Ein Lehrverhältnis im Sinne dieser Bestimmungen des BAG liegt im gegenständlichen Fall mangels Erfüllung der dort normierten Voraussetzungen nicht vor, und wird auch von der Berufungswerberin nicht behauptet. In der Bestätigung des Magistrates der Landeshauptstadt Linz vom 29.11.2010 wird dagegen ausgeführt, es wäre eine "außerordentliche" Lehre vorgelegen.

Ein Lehrverhältnis wird nach der Verwaltungspraxis auch dann anerkannt, wenn es nach kollektiv- oder individualarbeitsrechtlichen Bestimmungen (wie Kollektivvertrag, Dienstvertrag, Ausbildungsvertrag) folgende Merkmale aufweist: genau umrissenes Berufsbild, im Allgemeinen eine Ausbildungsdauer von mindestens zwei Jahren, berufsbegleitender Unterricht mit Abschlussprüfung (Csaszar/Lenneis/Wanke, FLAG, § 30j Rz 23).
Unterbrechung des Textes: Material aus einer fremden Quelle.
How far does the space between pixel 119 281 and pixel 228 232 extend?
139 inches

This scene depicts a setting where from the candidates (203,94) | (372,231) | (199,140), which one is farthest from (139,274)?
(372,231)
Den vorgelegten Arbeitsverträgen ist auch nicht ansatzweise zu entnehmen, dass mit diesen eine fachliche Ausbildung der Berufungswerberin zur Bürokauffrau beabsichtigt gewesen wäre; vielmehr wird als Tätigkeit nur angeführt: "Jobimpuls". Aber auch die oben zitierte nähere Beschreibung dieser Initiative der Stadt Linz ist so allgemein gehalten, dass damit dem von der Verwaltungspraxis geforderten Erfordernis eines genau umrissenen Berufsbildes, welches Gegenstand des Lehrverhältnisses sein soll, nicht entsprochen wird. Auch die vertraglich vereinbarte Anwendung der Arbeitsordnung für die Sozialhilfearbeiter der Stadt Linz sowie die Abfertigungsvereinbarung sprechen gegen die Annahme eines solchen. Weiters wurde der Arbeitsvertrag zunächst nur für ein Jahr abgeschlossen. Dies spricht dagegen, dass von Anfang an ein der Lehre entsprechendes (mehrjähriges) Ausbildungsverhältnis beabsichtigt gewesen wäre; daran ändern auch die später erfolgten Verlängerungen des Arbeitsverhältnisses nichts. Ferner ist für ein Lehrverhältnis die gegenüber einem regulären Arbeitsverhältnis geringere Entlohnung charakteristisch. Bei einem Vergleich der Lohnzettel für die Jahre 2008 bis 2010 trat an der Entlohnung der Berufungswerberin jedoch auch nach Abschluss der "außerordentlichen Lehre" keine nennenswerte Änderung ein. Schließlich wurde der Arbeitsvertrag auch nach Beendigung der (behaupteten) "außerordentlichen Lehre" unverändert verlängert; es ist also keinerlei Differenzierung zwischen dem behaupteten Ausbildungsverhältnis und dem "regulären" Arbeitsverhältnis erkennbar.

Bei dieser Sachlage ging das Finanzamt zu Recht davon aus, dass die Entlohnung aus dem Arbeitsverhältnis nicht als Lehrlingsentschädigung iSd § 6 Abs. 3 lit. b FLAG zu werten ist, sodass wegen Überschreitung des in § 6 Abs. 3 FLAG (inhaltsgleich § 5 Abs. 1 FLAG) normierten Grenzbetrages von 9.000 € in den Jahren 2008 und 2009 der Antrag auf Zuerkennung der Familienbeihilfe für diese Zeiträume zu Recht abgewiesen wurde.

Es war daher spruchgemäß zu entscheiden.